Duale is not your ordinary Jubilee MP but a Deputy President William Ruto ally with formidable clout of his own, meaning it can be safely concluded he occupies a special position in Ruto’s 2022 game plan.
It is also instructive that the boot was planted on Duale’s backside as the Ruto faction of the ruling party was getting gutsy to the extent of opening a parallel office for the splinter now styled as Jubilee-Asili.
Indications that removing Duale was not going to a be a stroll in the park surfaced when North Eastern leaders under the auspices of the Pastoralists Parliamentary Group and led by Garissa Senator Yusuf Haji called a press conference during which they made a strong case for his retention.
Mr Haji packs considerable political muscle. He is the Chairman of the Building Bridges Initiative (BBI) which suggests a closeness of ties with the president and the attendant level of trust given that BBI will, most likely, culminate in a national referendum where support from regional blocs cannot be taken for granted.
Mr Haji is also the father of Director of Public Prosecutions Noordin Haji.
Interestingly, when the purge on Jubilee rebel senators and MPs gathered pace, President Uhuru’s Mr Fixer David Murathe indicated that Duale would be spared the guillotine.
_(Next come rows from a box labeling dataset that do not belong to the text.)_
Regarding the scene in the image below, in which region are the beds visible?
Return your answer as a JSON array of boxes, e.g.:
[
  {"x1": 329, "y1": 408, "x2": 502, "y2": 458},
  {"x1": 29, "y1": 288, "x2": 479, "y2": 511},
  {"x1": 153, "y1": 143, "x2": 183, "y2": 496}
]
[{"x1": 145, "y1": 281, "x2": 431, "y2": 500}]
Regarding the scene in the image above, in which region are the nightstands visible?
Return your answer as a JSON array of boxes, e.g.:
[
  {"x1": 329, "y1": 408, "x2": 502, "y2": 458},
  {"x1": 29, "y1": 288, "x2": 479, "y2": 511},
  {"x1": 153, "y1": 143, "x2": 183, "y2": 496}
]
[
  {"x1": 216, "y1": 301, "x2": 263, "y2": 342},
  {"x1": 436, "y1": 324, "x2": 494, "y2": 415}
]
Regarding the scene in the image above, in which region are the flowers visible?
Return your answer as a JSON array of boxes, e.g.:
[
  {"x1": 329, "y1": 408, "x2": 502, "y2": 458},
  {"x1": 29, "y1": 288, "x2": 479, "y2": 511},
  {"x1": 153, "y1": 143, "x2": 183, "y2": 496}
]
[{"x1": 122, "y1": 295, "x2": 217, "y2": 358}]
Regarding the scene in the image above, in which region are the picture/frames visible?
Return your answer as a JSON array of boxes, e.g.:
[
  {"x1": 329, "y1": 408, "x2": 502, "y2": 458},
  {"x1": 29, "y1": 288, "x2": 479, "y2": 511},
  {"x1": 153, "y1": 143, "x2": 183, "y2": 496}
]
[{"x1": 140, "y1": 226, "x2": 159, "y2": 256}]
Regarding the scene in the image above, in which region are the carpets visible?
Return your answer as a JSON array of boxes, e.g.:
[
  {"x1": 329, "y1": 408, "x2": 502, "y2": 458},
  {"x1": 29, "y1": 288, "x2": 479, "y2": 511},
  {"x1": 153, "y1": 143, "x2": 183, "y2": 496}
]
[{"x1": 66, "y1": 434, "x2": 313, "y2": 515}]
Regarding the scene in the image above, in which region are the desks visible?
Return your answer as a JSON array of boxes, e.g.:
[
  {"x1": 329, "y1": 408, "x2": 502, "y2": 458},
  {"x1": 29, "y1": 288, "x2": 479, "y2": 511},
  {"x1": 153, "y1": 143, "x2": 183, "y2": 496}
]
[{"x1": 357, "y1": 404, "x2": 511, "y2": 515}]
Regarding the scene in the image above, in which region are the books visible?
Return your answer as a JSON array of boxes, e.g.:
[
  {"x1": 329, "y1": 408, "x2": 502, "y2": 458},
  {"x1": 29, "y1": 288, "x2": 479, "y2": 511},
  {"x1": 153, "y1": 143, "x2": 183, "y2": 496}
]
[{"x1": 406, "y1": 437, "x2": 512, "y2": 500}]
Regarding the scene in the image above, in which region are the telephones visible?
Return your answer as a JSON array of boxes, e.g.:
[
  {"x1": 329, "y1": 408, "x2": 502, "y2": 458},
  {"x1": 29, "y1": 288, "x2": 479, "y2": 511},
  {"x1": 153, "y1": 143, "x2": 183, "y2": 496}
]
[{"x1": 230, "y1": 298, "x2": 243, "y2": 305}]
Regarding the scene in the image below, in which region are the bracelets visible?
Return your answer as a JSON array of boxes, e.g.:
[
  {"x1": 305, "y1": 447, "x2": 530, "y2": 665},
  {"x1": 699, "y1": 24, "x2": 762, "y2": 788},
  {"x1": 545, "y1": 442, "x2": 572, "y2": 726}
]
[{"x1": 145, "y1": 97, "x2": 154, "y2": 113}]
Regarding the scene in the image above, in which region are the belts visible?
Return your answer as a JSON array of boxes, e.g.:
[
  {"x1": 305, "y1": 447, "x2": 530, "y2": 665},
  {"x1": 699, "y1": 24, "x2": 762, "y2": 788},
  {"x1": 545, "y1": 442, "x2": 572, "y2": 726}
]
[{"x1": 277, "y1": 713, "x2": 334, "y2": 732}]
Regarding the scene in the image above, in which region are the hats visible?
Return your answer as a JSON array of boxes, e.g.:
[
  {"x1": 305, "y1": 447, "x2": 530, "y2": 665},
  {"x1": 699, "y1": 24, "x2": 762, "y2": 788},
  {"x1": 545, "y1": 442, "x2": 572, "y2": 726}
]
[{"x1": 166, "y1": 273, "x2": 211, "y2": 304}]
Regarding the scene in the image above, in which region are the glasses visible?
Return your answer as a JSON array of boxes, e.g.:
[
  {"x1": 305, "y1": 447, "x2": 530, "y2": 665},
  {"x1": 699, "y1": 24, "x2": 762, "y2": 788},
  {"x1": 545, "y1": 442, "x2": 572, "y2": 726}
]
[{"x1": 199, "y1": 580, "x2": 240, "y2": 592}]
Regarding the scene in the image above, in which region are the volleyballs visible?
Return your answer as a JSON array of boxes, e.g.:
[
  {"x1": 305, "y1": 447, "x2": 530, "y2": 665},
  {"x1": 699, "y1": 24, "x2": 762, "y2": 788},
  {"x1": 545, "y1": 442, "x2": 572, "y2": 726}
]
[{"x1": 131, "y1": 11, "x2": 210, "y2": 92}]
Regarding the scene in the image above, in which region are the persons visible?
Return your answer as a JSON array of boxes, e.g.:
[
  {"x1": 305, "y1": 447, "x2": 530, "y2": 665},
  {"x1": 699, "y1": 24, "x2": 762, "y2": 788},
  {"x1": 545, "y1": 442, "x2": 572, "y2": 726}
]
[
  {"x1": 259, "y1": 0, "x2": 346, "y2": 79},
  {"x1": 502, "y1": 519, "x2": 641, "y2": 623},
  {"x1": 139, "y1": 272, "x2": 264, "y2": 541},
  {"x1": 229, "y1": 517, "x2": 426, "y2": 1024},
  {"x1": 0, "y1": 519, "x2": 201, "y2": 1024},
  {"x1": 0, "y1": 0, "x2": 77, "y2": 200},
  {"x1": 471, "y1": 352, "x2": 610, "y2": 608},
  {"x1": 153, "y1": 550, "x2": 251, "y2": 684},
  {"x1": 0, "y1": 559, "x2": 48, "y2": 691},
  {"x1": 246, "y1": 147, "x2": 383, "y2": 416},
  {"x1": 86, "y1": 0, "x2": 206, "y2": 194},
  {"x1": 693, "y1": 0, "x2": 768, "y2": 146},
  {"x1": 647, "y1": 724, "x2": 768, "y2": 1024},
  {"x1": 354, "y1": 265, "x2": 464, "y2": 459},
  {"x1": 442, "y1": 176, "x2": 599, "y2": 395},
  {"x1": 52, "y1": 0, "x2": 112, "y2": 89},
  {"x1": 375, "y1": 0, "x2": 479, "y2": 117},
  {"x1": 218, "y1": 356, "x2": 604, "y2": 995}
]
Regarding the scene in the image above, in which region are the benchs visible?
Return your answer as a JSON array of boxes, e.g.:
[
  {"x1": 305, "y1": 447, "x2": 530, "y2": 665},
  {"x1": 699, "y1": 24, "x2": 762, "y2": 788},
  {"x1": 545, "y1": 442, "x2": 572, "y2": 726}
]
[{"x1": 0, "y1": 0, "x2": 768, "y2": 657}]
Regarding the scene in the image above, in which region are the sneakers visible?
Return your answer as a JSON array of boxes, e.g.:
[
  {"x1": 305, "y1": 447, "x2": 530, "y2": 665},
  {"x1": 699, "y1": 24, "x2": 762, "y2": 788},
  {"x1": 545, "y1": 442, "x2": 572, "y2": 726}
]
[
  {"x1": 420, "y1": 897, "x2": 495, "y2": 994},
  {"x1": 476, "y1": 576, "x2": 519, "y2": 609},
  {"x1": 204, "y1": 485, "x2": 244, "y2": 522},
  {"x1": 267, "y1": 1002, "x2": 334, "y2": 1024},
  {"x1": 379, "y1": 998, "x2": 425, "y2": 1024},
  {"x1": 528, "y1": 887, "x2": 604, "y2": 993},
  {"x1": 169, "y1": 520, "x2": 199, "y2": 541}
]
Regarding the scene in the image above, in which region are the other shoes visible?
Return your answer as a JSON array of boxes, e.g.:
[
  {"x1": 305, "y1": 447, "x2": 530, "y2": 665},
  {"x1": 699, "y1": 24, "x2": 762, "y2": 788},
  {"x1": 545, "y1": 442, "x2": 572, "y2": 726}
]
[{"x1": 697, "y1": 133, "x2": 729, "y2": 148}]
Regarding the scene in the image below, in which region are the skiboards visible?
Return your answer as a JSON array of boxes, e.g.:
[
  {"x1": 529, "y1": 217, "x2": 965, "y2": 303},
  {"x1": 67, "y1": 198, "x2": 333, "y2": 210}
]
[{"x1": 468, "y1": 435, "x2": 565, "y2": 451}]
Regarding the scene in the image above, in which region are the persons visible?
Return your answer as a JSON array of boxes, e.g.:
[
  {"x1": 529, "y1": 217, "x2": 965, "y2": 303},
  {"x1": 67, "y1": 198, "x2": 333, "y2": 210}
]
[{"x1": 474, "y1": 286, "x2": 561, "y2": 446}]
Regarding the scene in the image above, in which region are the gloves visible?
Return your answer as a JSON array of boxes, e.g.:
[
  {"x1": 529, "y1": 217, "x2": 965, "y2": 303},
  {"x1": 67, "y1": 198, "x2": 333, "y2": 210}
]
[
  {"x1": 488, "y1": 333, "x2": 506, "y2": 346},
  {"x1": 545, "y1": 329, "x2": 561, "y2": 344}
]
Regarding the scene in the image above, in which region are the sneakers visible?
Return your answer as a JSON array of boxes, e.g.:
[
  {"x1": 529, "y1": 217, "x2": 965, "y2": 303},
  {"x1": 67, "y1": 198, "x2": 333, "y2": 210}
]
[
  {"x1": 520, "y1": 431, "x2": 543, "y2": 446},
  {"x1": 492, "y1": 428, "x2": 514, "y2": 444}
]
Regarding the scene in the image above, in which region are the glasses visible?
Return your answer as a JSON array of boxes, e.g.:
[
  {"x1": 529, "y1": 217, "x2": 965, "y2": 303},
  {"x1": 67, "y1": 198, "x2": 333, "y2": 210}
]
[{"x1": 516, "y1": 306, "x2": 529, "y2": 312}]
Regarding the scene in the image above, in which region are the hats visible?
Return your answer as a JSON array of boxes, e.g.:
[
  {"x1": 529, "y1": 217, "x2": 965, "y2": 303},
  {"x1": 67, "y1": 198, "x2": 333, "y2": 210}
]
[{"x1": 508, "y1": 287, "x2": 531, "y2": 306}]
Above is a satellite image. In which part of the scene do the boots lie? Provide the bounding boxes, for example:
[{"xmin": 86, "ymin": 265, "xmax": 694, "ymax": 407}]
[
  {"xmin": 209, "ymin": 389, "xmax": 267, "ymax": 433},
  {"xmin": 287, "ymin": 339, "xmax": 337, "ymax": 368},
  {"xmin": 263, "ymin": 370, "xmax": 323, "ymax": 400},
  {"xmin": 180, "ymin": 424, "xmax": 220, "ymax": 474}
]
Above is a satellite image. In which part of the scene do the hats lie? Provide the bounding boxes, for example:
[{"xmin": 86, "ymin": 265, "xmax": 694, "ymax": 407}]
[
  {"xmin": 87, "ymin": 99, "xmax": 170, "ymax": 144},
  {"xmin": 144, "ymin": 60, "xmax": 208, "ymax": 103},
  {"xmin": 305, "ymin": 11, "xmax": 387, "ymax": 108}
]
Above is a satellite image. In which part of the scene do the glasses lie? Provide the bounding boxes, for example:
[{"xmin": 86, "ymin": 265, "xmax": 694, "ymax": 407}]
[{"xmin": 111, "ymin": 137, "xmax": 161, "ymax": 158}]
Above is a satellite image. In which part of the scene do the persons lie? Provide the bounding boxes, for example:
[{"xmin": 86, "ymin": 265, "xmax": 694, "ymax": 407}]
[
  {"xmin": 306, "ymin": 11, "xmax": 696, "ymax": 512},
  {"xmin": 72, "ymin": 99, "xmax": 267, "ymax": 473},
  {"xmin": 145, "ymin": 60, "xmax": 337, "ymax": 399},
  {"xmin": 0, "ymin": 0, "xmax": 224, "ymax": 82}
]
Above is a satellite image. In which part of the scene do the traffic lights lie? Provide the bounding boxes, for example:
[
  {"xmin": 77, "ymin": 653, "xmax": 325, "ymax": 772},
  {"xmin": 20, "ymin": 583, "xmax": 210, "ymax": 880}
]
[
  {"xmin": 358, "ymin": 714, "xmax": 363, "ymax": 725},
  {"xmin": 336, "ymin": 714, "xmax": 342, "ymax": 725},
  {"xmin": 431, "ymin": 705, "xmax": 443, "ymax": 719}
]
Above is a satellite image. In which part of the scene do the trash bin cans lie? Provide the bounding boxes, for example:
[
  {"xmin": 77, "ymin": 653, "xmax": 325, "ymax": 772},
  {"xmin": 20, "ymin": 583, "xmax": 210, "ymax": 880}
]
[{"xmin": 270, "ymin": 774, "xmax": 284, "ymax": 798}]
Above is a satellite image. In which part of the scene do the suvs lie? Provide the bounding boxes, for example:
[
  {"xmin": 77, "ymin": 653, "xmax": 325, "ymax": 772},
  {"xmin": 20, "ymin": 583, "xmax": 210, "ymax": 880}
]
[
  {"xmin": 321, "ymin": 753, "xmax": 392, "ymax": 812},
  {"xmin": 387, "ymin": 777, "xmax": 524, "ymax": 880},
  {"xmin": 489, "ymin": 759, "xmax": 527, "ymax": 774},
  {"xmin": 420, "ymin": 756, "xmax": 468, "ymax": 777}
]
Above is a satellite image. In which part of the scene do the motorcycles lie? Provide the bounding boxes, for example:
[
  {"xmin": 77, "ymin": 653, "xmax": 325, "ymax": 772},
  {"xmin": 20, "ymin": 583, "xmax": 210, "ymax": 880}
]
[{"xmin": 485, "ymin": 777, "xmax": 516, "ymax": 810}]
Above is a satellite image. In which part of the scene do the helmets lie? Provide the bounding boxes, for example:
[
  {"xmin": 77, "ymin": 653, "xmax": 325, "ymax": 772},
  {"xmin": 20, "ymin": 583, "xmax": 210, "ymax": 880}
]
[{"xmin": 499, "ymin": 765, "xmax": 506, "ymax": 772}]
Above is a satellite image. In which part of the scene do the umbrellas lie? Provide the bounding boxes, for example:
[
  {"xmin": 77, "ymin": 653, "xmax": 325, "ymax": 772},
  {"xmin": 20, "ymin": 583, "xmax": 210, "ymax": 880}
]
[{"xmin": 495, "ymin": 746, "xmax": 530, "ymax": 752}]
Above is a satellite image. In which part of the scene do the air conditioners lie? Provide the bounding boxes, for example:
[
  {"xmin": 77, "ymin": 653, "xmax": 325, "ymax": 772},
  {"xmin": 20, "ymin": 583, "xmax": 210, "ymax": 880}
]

But as Murathe sounded Duale-friendly COTU Secretary-General Francis Atwoli, who is playing a crucial role in the Jubilee surgery in spite of being a Kanu member, was making it clear that Duale had to go for the clear-out to be complete.
Now that Duale is gone, observers will be interested in what sort of carrot President Uhuru offers Mr Duale’s constituency considering the kind of support the MP delivered to the original Jubilee Party.
Mr Kimunya, an experienced politician and highly knowledgeable in financial matters in his own right will be hard-pressed to match Duale’s organizational prowess in driving government agenda in the National Assembly.
Married from an influential Somali family, Duale has been in parliament since 2007 when he was elected on Orange Democratic Movement ticket. He switched parties in 2013 to Ruto’s United Republican Party and won. In 2017 he was elected for the third time, this time as a Jubilee Party candidate.